BEGIN Study text
On the deposit side, we’ve got a portion of our deposit base that is more sensitive to the Fed funds rate. And so we expect our betas to maybe be a little bit higher than the rest of – other financial institutions, but that’s something that we are actively managing. Right now, we’re having a lot of discussions and a lot of conversations, and trying to manage that sensitivity with the upcoming expected rate increases.
Yeah. Understood. Understood. Makes sense. Okay. Let’s see on capital, I mean, your kind of tangible book value and get capital ratios were impacted like every other bank this quarter due to the AOCI impairment. I guess, kind of, in my point of view, it’s mostly accounting noise and regulatory ratios remain strong overall. But just wondering if that kind of temporary impairment changes the way you think about balance sheet growth or capital return in the near-term?
Not significantly like you said, it’s not – wasn’t unexpected. I mean, I think we knew going into increasing rate environment that that we would have declines in the value of the investment portfolio. And, we were not an outlier in the industry. And so it’s – like you said, it’s kind of accounting noise.
Yeah. Yeah. Of course. Okay. And then, you folks continue to add bankers in your markets, which certainly showed up in loan growth over the past couple of years. Just curious, do you see any opportunities to do so, and then maybe tie that opportunity into expectations for expenses for the next couple of quarters?
I would say that we’re always looking for good bankers. We don’t have any planned new hires. So I would say, no, to your question. If somebody shows up and, says, throw me a rope, we might throw him a rope, we might not.
Hi. I would add to that. We are always recruiting. And, if we do hire someone, it would be a seasoned revenue producer, so maybe expense effect would be very short-term.
Got it. Okay, good. Maybe turn into credit quality briefly. I mean, as you folks know, it’s just remarkably strong today. But just kind of curious conceptually, if the Fed does over tighten and gets us into a hard landing scenario, any thoughts on kind of what part of the portfolio you might be a little more concerned about is that that did come to pass?
Frankly, right now, we’re very diversified. Again, we’re not into, we don’t have niche lending categories. We are – in situations where even if we are into a recession, our current customer mix has strong balance sheets and very liquid, right now. And generally, liquidity helps you get through more difficult times. We do not have an abundance of credit that’s in areas that I would say our real subject to downturn right now. So I feel very good that our credit portfolio will continue to be very good, even with some increasing rates and possible downturn in the economy.
Perfect. Perfect. Okay. Last question for me, and then I’ll step back. The tax rate looks a little bit lower this quarter then we’re having running, I guess, roughly 19% on a GAAP basis versus the 21% or so, that it had been for the past couple quarters. Just kind of curious if this lower level is an expected run rate or if it will kind of bounce back to where it had been.
It will bounce back that benefit this quarter related to the vesting of RSUs in the tax benefits, from the tax benefit versus book benefit that had been recorded. So that usually happens in the first quarter when our RSUs best and this year we just had a bigger difference there.
Got it. Got it. Okay. Fantastic. Well, thank you so much for taking the questions.
Thank you, Mr. Nosal. [Operator Instructions] There are no additional questions waiting at this time. I will now turn the conference over to the management team for any concluding remarks.
Thank you, everyone, for joining us today. That’s the end of our remarks and we’ll end the call here. Thank you.
That concludes the West Bancorporation, Inc., earnings call. Thank you for your participation. You may now disconnect your line.
END Study text
§ Assigned task 1:
Answer these questions using the transcript:
(a) What tax rate on a GAAP basis does the questioner cite for this quarter?
(b) In which quarter do the RSUs usually vest, according to the reply about the tax rate?
(c) Does the bank have any planned new hires?
§ Assigned task 2:
Reproduce the stretch of the transcript from "Yeah. Yeah. Of" through "couple of quarters?".
BEGIN Data for analysis
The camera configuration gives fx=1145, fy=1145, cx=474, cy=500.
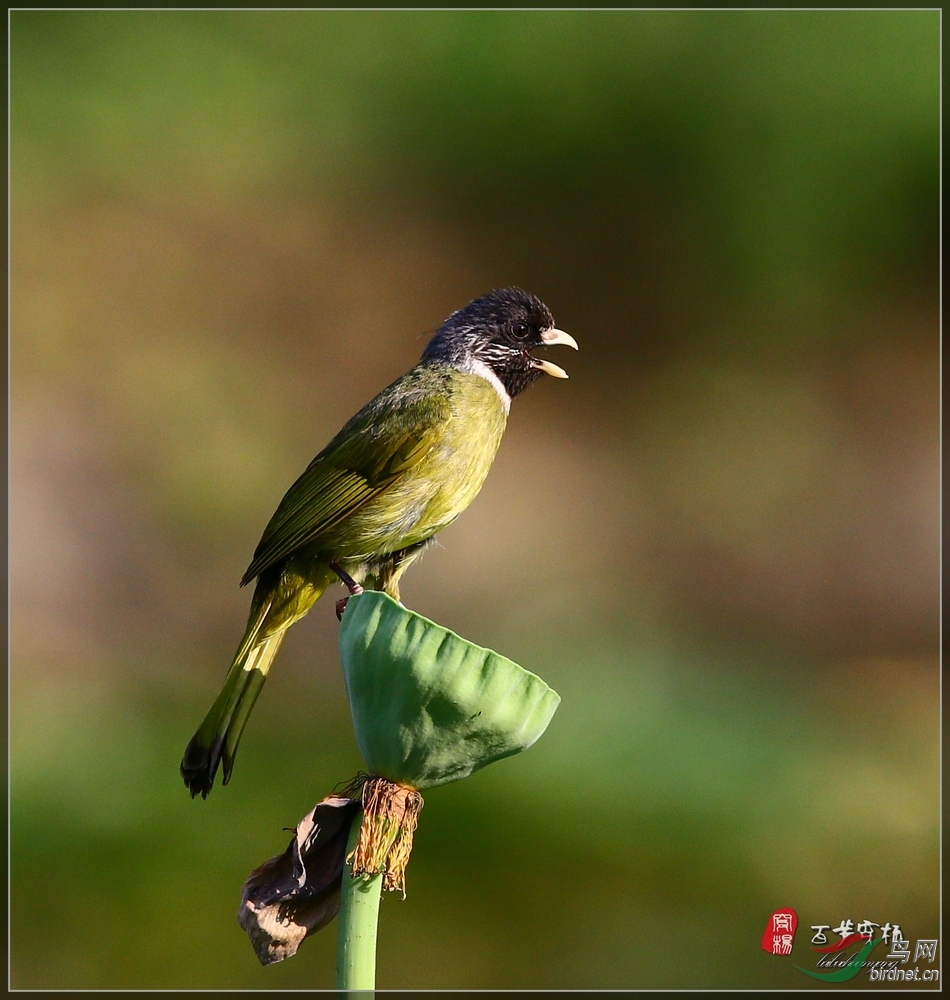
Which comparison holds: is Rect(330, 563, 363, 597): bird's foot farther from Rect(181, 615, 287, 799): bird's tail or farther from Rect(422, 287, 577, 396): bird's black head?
Rect(422, 287, 577, 396): bird's black head

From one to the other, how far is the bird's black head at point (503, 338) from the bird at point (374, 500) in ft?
0.15

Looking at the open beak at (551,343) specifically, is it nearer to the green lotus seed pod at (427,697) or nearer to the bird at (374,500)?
the bird at (374,500)

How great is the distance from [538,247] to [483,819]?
15.5 feet

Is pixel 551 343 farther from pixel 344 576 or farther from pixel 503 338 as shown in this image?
pixel 344 576

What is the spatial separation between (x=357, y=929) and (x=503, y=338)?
1951 mm

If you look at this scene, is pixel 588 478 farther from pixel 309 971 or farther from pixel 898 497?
pixel 309 971

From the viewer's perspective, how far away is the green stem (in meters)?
1.21

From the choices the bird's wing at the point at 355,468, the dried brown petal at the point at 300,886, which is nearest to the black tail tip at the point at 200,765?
the bird's wing at the point at 355,468

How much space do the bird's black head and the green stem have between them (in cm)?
172

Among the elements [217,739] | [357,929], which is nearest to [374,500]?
[217,739]

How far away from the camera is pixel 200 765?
2268 mm

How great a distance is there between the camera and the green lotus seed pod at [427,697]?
1.31m

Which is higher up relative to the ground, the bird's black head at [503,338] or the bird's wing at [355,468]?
the bird's black head at [503,338]

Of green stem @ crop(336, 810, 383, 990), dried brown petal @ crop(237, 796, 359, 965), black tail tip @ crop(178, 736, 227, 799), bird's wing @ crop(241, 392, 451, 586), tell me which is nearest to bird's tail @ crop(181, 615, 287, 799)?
black tail tip @ crop(178, 736, 227, 799)
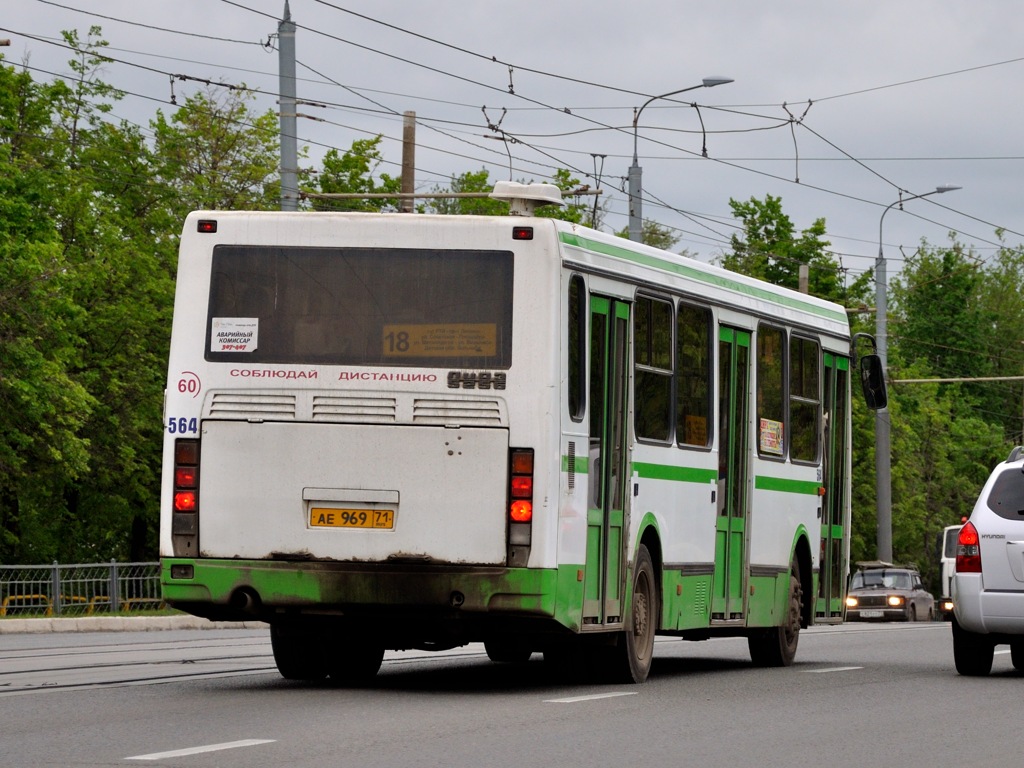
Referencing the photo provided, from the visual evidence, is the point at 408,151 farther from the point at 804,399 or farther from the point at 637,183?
END Data for analysis
§ Worked solution 1:
(a) Roughly 19%.
(b) The first quarter.
(c) No.

§ Worked solution 2:
Yeah. Yeah. Of course. Okay. And then, you folks continue to add bankers in your markets, which certainly showed up in loan growth over the past couple of years. Just curious, do you see any opportunities to do so, and then maybe tie that opportunity into expectations for expenses for the next couple of quarters?